╭─ Provided data

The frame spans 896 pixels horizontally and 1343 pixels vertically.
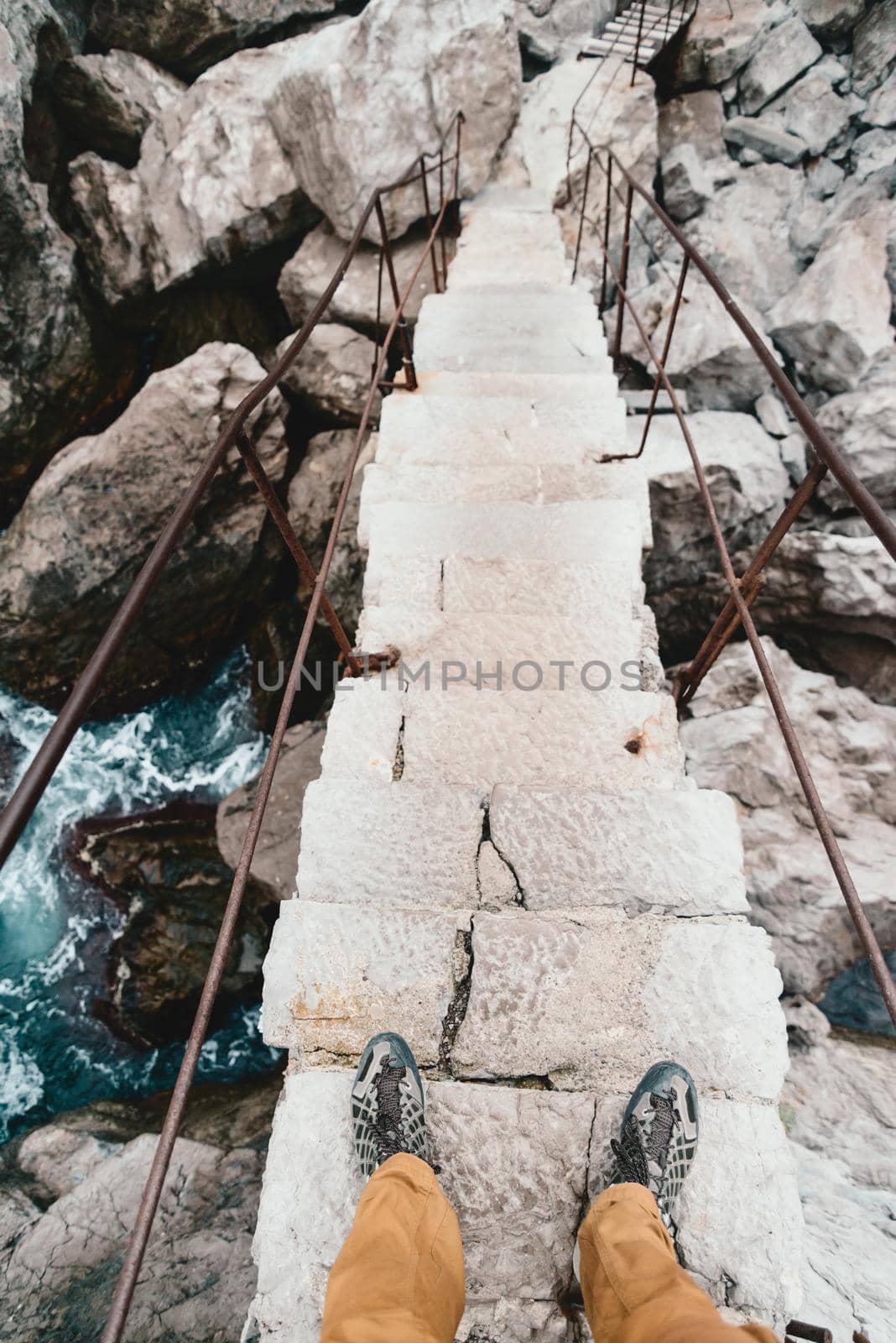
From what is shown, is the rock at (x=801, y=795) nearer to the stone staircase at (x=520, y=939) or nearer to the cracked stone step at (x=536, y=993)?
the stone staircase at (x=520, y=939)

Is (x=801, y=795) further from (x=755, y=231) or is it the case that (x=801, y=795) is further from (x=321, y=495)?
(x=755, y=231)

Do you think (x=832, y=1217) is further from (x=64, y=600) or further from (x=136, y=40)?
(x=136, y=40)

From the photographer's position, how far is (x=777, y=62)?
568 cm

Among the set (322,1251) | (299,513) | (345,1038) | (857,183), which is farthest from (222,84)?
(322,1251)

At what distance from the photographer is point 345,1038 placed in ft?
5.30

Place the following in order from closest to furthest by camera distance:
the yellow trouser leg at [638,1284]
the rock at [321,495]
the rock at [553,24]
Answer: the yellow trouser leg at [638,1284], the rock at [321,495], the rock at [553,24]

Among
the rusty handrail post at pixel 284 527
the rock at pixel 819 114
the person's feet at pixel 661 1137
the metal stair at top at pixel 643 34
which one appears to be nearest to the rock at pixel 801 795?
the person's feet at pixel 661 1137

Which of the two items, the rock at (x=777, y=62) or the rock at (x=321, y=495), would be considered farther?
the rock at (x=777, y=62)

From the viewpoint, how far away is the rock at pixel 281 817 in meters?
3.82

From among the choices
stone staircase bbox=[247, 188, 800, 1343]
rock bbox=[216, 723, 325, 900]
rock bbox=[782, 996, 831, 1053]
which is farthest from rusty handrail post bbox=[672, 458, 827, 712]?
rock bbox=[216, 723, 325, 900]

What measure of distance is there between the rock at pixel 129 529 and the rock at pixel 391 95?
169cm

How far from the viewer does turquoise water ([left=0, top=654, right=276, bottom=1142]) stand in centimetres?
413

╰─
╭─ Provided data

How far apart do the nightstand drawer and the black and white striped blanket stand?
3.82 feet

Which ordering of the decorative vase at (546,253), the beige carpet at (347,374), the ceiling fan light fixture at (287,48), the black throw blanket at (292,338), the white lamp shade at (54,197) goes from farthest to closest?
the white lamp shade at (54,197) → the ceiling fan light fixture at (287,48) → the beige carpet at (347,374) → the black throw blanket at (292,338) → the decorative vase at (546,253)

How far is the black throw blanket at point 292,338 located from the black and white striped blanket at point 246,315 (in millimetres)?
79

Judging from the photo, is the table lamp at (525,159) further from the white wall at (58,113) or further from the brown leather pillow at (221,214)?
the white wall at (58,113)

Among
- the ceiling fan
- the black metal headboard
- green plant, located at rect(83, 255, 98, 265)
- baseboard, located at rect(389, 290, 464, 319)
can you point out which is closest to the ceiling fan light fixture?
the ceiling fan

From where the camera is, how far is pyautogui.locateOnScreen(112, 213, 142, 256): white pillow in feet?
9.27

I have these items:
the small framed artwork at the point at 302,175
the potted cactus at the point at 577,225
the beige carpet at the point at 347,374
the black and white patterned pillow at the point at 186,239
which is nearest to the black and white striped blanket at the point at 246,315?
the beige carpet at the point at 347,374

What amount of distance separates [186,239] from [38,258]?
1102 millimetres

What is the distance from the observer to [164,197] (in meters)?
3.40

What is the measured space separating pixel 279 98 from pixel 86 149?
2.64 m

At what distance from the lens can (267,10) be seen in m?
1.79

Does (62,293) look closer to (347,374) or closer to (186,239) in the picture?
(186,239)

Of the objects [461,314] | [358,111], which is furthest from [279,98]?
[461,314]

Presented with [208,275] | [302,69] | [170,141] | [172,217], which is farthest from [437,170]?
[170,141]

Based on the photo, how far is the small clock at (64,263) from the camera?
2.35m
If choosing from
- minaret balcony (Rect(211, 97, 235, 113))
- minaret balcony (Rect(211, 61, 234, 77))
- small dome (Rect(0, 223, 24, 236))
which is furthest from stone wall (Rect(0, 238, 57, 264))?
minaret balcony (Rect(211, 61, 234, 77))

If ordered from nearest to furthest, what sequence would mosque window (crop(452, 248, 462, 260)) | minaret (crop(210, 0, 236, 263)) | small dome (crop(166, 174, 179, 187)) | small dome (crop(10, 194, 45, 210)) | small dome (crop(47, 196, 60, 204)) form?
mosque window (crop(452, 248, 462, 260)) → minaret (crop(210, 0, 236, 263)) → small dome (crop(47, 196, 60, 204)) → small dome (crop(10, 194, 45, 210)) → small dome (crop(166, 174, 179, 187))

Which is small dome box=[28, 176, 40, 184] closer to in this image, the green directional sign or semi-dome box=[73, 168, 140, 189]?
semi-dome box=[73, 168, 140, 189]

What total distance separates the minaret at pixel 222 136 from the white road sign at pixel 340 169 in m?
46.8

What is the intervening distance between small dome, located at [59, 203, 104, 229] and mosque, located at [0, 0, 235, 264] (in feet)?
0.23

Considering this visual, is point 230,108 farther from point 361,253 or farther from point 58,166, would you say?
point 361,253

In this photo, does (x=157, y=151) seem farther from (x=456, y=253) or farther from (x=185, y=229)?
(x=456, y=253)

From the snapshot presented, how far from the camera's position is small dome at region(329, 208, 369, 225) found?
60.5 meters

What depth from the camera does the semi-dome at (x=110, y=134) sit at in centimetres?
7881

╰─

▶ _The request_: Pull out every line of the records that contains the word "sign", copying each such line in full.

▶ _Answer to the task_:
Which is small dome box=[28, 176, 40, 184] closer to in this image, the green directional sign or semi-dome box=[73, 168, 140, 189]?
What total distance separates the minaret at pixel 222 136 from the white road sign at pixel 340 169 in m?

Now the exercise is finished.